━━━ Records for the task ━━━
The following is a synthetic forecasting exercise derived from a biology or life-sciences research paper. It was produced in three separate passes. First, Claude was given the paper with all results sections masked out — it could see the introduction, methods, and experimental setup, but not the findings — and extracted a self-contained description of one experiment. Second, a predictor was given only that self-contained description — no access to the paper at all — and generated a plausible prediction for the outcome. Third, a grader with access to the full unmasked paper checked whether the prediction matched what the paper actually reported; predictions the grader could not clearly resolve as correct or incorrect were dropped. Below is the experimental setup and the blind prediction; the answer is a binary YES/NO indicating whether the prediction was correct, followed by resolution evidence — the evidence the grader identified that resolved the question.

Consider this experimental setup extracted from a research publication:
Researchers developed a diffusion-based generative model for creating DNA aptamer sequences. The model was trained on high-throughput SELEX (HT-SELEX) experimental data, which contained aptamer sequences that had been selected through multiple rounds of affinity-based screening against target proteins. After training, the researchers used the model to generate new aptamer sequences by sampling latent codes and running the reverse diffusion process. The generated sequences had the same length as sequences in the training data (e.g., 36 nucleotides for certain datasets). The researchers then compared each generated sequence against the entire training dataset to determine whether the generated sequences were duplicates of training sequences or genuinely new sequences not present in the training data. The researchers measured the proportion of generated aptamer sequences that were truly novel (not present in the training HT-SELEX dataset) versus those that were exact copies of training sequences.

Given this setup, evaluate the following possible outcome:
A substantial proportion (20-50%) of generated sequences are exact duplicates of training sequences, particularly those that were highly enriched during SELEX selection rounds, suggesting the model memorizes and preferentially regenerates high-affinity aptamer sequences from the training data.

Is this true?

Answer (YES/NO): NO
━━━
Task details
Emit the records above again, exactly, with no line skipped.

Written solution
The following is a synthetic forecasting exercise derived from a biology or life-sciences research paper. It was produced in three separate passes. First, Claude was given the paper with all results sections masked out — it could see the introduction, methods, and experimental setup, but not the findings — and extracted a self-contained description of one experiment. Second, a predictor was given only that self-contained description — no access to the paper at all — and generated a plausible prediction for the outcome. Third, a grader with access to the full unmasked paper checked whether the prediction matched what the paper actually reported; predictions the grader could not clearly resolve as correct or incorrect were dropped. Below is the experimental setup and the blind prediction; the answer is a binary YES/NO indicating whether the prediction was correct, followed by resolution evidence — the evidence the grader identified that resolved the question.

Consider this experimental setup extracted from a research publication:
Researchers developed a diffusion-based generative model for creating DNA aptamer sequences. The model was trained on high-throughput SELEX (HT-SELEX) experimental data, which contained aptamer sequences that had been selected through multiple rounds of affinity-based screening against target proteins. After training, the researchers used the model to generate new aptamer sequences by sampling latent codes and running the reverse diffusion process. The generated sequences had the same length as sequences in the training data (e.g., 36 nucleotides for certain datasets). The researchers then compared each generated sequence against the entire training dataset to determine whether the generated sequences were duplicates of training sequences or genuinely new sequences not present in the training data. The researchers measured the proportion of generated aptamer sequences that were truly novel (not present in the training HT-SELEX dataset) versus those that were exact copies of training sequences.

Given this setup, evaluate the following possible outcome:
A substantial proportion (20-50%) of generated sequences are exact duplicates of training sequences, particularly those that were highly enriched during SELEX selection rounds, suggesting the model memorizes and preferentially regenerates high-affinity aptamer sequences from the training data.

Is this true?

Answer (YES/NO): NO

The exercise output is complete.